### [THE DATA]
== Segment start ==

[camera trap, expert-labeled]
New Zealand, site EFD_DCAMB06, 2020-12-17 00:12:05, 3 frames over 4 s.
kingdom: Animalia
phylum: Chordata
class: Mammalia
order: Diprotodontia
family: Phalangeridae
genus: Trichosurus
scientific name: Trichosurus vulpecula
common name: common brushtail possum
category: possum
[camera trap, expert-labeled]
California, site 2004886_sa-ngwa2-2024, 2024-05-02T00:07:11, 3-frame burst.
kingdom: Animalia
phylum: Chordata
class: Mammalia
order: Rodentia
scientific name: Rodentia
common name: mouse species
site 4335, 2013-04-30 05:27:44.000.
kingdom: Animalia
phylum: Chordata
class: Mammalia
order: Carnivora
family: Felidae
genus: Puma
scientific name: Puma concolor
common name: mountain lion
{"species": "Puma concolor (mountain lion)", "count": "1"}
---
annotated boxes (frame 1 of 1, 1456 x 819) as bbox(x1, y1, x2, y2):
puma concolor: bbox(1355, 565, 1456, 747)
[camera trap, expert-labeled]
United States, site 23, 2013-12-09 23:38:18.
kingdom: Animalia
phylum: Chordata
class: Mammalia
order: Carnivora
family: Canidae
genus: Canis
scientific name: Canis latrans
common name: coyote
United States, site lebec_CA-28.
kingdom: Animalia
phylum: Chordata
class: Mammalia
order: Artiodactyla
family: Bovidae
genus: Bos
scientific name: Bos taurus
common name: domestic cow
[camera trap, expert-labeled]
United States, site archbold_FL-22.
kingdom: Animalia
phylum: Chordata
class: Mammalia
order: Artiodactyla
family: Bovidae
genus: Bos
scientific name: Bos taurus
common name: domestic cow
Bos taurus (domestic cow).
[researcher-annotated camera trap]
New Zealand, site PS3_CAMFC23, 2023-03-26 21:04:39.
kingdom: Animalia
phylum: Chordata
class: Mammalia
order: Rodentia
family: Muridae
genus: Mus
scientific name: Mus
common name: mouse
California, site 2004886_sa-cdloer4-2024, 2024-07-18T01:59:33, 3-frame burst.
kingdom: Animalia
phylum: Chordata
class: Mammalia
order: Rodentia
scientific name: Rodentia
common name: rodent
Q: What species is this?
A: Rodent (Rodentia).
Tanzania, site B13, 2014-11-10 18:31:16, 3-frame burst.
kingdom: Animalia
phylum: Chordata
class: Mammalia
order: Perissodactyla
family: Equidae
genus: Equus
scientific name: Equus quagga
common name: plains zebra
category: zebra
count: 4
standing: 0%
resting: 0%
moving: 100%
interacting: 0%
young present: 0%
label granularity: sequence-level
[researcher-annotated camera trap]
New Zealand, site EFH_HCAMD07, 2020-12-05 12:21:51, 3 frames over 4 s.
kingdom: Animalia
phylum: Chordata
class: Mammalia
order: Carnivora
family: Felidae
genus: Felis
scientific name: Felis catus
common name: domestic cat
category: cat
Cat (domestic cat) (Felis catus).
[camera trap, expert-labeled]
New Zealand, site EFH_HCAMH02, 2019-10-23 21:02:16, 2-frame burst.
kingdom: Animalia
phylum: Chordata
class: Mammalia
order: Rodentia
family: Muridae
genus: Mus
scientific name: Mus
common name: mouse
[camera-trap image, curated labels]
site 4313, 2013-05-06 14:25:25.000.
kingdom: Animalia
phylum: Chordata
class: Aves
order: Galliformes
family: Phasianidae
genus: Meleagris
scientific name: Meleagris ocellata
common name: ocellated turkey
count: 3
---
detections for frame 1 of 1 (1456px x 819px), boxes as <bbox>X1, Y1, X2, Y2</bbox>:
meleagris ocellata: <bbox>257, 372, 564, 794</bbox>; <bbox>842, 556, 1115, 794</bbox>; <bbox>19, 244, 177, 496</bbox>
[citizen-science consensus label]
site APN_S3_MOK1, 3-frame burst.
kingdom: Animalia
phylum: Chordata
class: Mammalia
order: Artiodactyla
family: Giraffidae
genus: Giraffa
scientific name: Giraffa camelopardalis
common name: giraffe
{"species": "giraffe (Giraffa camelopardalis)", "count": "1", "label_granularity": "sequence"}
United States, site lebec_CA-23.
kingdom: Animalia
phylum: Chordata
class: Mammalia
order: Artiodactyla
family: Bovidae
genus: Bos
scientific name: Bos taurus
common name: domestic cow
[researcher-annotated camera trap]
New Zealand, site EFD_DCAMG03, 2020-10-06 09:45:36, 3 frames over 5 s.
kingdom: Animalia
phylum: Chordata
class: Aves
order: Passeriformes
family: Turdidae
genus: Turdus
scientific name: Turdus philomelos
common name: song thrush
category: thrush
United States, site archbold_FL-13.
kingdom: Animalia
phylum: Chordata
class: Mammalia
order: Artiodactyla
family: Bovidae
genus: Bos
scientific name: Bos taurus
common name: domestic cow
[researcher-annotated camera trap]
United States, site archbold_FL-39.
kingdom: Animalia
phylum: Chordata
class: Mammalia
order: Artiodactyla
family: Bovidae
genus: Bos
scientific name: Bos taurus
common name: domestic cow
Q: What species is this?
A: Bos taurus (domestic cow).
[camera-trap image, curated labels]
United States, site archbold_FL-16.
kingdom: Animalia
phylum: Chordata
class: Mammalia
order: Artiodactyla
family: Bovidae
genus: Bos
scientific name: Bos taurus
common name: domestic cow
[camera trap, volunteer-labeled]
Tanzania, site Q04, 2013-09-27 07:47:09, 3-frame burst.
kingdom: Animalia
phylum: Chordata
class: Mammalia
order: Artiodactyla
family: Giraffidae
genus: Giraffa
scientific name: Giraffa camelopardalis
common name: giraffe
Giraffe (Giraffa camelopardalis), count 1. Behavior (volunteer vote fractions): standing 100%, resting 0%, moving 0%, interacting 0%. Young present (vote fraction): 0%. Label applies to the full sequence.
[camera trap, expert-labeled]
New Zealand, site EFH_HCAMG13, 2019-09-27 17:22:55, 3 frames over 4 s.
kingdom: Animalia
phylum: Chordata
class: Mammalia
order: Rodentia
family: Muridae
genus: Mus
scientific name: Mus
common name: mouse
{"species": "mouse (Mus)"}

== Segment end ==

The entries above should be set down again exactly as they appear.

[camera trap, expert-labeled]
New Zealand, site EFD_DCAMB06, 2020-12-17 00:12:05, 3 frames over 4 s.
kingdom: Animalia
phylum: Chordata
class: Mammalia
order: Diprotodontia
family: Phalangeridae
genus: Trichosurus
scientific name: Trichosurus vulpecula
common name: common brushtail possum
category: possum
[camera trap, expert-labeled]
California, site 2004886_sa-ngwa2-2024, 2024-05-02T00:07:11, 3-frame burst.
kingdom: Animalia
phylum: Chordata
class: Mammalia
order: Rodentia
scientific name: Rodentia
common name: mouse species
site 4335, 2013-04-30 05:27:44.000.
kingdom: Animalia
phylum: Chordata
class: Mammalia
order: Carnivora
family: Felidae
genus: Puma
scientific name: Puma concolor
common name: mountain lion
{"species": "Puma concolor (mountain lion)", "count": "1"}
---
annotated boxes (frame 1 of 1, 1456 x 819) as bbox(x1, y1, x2, y2):
puma concolor: bbox(1355, 565, 1456, 747)
[camera trap, expert-labeled]
United States, site 23, 2013-12-09 23:38:18.
kingdom: Animalia
phylum: Chordata
class: Mammalia
order: Carnivora
family: Canidae
genus: Canis
scientific name: Canis latrans
common name: coyote
United States, site lebec_CA-28.
kingdom: Animalia
phylum: Chordata
class: Mammalia
order: Artiodactyla
family: Bovidae
genus: Bos
scientific name: Bos taurus
common name: domestic cow
[camera trap, expert-labeled]
United States, site archbold_FL-22.
kingdom: Animalia
phylum: Chordata
class: Mammalia
order: Artiodactyla
family: Bovidae
genus: Bos
scientific name: Bos taurus
common name: domestic cow
Bos taurus (domestic cow).
[researcher-annotated camera trap]
New Zealand, site PS3_CAMFC23, 2023-03-26 21:04:39.
kingdom: Animalia
phylum: Chordata
class: Mammalia
order: Rodentia
family: Muridae
genus: Mus
scientific name: Mus
common name: mouse
California, site 2004886_sa-cdloer4-2024, 2024-07-18T01:59:33, 3-frame burst.
kingdom: Animalia
phylum: Chordata
class: Mammalia
order: Rodentia
scientific name: Rodentia
common name: rodent
Q: What species is this?
A: Rodent (Rodentia).
Tanzania, site B13, 2014-11-10 18:31:16, 3-frame burst.
kingdom: Animalia
phylum: Chordata
class: Mammalia
order: Perissodactyla
family: Equidae
genus: Equus
scientific name: Equus quagga
common name: plains zebra
category: zebra
count: 4
standing: 0%
resting: 0%
moving: 100%
interacting: 0%
young present: 0%
label granularity: sequence-level
[researcher-annotated camera trap]
New Zealand, site EFH_HCAMD07, 2020-12-05 12:21:51, 3 frames over 4 s.
kingdom: Animalia
phylum: Chordata
class: Mammalia
order: Carnivora
family: Felidae
genus: Felis
scientific name: Felis catus
common name: domestic cat
category: cat
Cat (domestic cat) (Felis catus).
[camera trap, expert-labeled]
New Zealand, site EFH_HCAMH02, 2019-10-23 21:02:16, 2-frame burst.
kingdom: Animalia
phylum: Chordata
class: Mammalia
order: Rodentia
family: Muridae
genus: Mus
scientific name: Mus
common name: mouse
[camera-trap image, curated labels]
site 4313, 2013-05-06 14:25:25.000.
kingdom: Animalia
phylum: Chordata
class: Aves
order: Galliformes
family: Phasianidae
genus: Meleagris
scientific name: Meleagris ocellata
common name: ocellated turkey
count: 3
---
detections for frame 1 of 1 (1456px x 819px), boxes as <bbox>X1, Y1, X2, Y2</bbox>:
meleagris ocellata: <bbox>257, 372, 564, 794</bbox>; <bbox>842, 556, 1115, 794</bbox>; <bbox>19, 244, 177, 496</bbox>
[citizen-science consensus label]
site APN_S3_MOK1, 3-frame burst.
kingdom: Animalia
phylum: Chordata
class: Mammalia
order: Artiodactyla
family: Giraffidae
genus: Giraffa
scientific name: Giraffa camelopardalis
common name: giraffe
{"species": "giraffe (Giraffa camelopardalis)", "count": "1", "label_granularity": "sequence"}
United States, site lebec_CA-23.
kingdom: Animalia
phylum: Chordata
class: Mammalia
order: Artiodactyla
family: Bovidae
genus: Bos
scientific name: Bos taurus
common name: domestic cow
[researcher-annotated camera trap]
New Zealand, site EFD_DCAMG03, 2020-10-06 09:45:36, 3 frames over 5 s.
kingdom: Animalia
phylum: Chordata
class: Aves
order: Passeriformes
family: Turdidae
genus: Turdus
scientific name: Turdus philomelos
common name: song thrush
category: thrush
United States, site archbold_FL-13.
kingdom: Animalia
phylum: Chordata
class: Mammalia
order: Artiodactyla
family: Bovidae
genus: Bos
scientific name: Bos taurus
common name: domestic cow
[researcher-annotated camera trap]
United States, site archbold_FL-39.
kingdom: Animalia
phylum: Chordata
class: Mammalia
order: Artiodactyla
family: Bovidae
genus: Bos
scientific name: Bos taurus
common name: domestic cow
Q: What species is this?
A: Bos taurus (domestic cow).
[camera-trap image, curated labels]
United States, site archbold_FL-16.
kingdom: Animalia
phylum: Chordata
class: Mammalia
order: Artiodactyla
family: Bovidae
genus: Bos
scientific name: Bos taurus
common name: domestic cow
[camera trap, volunteer-labeled]
Tanzania, site Q04, 2013-09-27 07:47:09, 3-frame burst.
kingdom: Animalia
phylum: Chordata
class: Mammalia
order: Artiodactyla
family: Giraffidae
genus: Giraffa
scientific name: Giraffa camelopardalis
common name: giraffe
Giraffe (Giraffa camelopardalis), count 1. Behavior (volunteer vote fractions): standing 100%, resting 0%, moving 0%, interacting 0%. Young present (vote fraction): 0%. Label applies to the full sequence.
[camera trap, expert-labeled]
New Zealand, site EFH_HCAMG13, 2019-09-27 17:22:55, 3 frames over 4 s.
kingdom: Animalia
phylum: Chordata
class: Mammalia
order: Rodentia
family: Muridae
genus: Mus
scientific name: Mus
common name: mouse
{"species": "mouse (Mus)"}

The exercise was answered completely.